Europe has become the "new epicenter" of the coronavirus pandemic, the World Health Organization (WHO) chief said Friday.
Tedros Adhanom Ghebreyesus addressed journalists from the WHO headquarters in a virtual press conference with only himself and other WHO officials present.
“Europe has now become the epicenter of the pandemic, with more reported cases and deaths than the rest of the world combined, apart from China.
“More cases are now being reported every day than were reported in China at the height of its epidemic,” he said.
More than 132,500 COVID-19 cases have been reported in 123 countries and territories, with almost 5,000 people losing their lives.
Tedros said that even though COVID-19 captured the world’s attention, there are still many other health issues people continue to face every single day, and that WHO is continuing to work on.
“Babies are still being born. Essential surgery is continuing. People still need emergency care after road traffic crashes. People still need treatment for cancer, diabetes, HIV, malaria and many other diseases,” he said.
He warned: “Any country that looks at the experience of other countries with large epidemics and thinks ‘that won’t happen to us’ is making a deadly mistake. It can happen to any country.”
Countries need to “detect, protect and treat” to break the chains of transmissions, he said.
“Our message to countries continues to be: You must take a comprehensive approach. Not testing alone. Not contact tracing alone. Not quarantine alone. Not social distancing alone. Do it all,” said Tedros.
The WHO said it shipped supplies of personal protective equipment to 56 countries, and is shipping to a further 28 countries, and it sent almost 1.5 million diagnostic tests to 120 countries.
Switzerland, which hosts the WHO, announced some sweeping measures that includes closing schools throughout the country and imposing a ban on public gatherings of more than 100 people until the end of April.
Bars and restaurants are limited to 50 guests while the government pledged 10 billion Swiss francs ($10.6 billion) in emergency aid to support the economy in the country with a population of some 8.6 million.
More than 1,000 cases were reported in Switzerland by federal authorities as of Friday, as well as nine deaths, with most victims elderly people with pre-existing health conditions.

= = = =

Task instructions:
- 1) How would you sum up the WHO report in two sentences?
- 2) According to the WHO report, how many countries received the almost 1.5 million diagnostic tests the WHO sent?
- 3) Does each statement agree with the WHO report? Answer yes or no for each, quoting the words that decide it.
(a) Switzerland's ban on large public gatherings lasts until the end of April.
(b) Tedros spoke to a room full of journalists at the WHO headquarters.
(c) Bars and restaurants in Switzerland may host up to 100 guests.
The records that follow are material of their own, separate from the WHO report.

Data to examine:
= = = =

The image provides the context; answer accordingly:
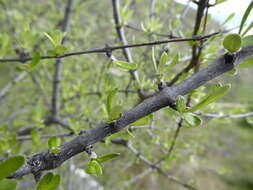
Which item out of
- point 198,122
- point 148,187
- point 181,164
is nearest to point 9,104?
point 198,122

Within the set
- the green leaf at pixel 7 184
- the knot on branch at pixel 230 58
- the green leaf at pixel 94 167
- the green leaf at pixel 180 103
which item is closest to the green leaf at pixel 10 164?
the green leaf at pixel 7 184

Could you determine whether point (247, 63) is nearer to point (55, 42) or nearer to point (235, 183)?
point (55, 42)

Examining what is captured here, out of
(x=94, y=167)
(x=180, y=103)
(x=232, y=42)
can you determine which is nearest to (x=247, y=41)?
(x=232, y=42)

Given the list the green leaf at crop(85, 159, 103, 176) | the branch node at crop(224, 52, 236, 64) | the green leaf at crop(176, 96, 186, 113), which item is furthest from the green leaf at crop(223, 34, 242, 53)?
the green leaf at crop(85, 159, 103, 176)

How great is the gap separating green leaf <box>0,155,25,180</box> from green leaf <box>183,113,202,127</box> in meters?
0.26

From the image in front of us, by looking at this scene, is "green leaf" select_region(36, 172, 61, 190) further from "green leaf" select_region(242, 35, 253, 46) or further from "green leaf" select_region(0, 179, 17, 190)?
"green leaf" select_region(242, 35, 253, 46)

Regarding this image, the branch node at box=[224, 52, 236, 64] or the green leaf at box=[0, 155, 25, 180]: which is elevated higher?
the branch node at box=[224, 52, 236, 64]

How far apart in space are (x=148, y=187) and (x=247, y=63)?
5.13m

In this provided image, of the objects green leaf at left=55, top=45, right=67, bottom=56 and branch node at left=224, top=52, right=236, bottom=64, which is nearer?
branch node at left=224, top=52, right=236, bottom=64

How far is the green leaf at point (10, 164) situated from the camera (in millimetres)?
275

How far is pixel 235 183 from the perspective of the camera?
5.62 metres

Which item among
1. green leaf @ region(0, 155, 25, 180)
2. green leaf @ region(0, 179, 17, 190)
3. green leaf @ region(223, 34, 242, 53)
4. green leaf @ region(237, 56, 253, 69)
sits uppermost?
green leaf @ region(223, 34, 242, 53)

= = = =

Task-by-task results:
- 1) The head of the World Health Organization, Tedros Adhanom Ghebreyesus, said Europe had become the pandemic's epicenter, with more reported cases and deaths than the rest of the world combined apart from China. He urged countries to take a comprehensive approach of testing, contact tracing, quarantine and social distancing, while Switzerland closed schools, banned large gatherings and pledged 10 billion Swiss francs in emergency aid.

- 2) 120 countries.

- 3)
(a) Yes: "imposing a ban on public gatherings of more than 100 people until the end of April"
(b) No: "a virtual press conference with only himself and other WHO officials present"
(c) No: "Bars and restaurants are limited to 50 guests"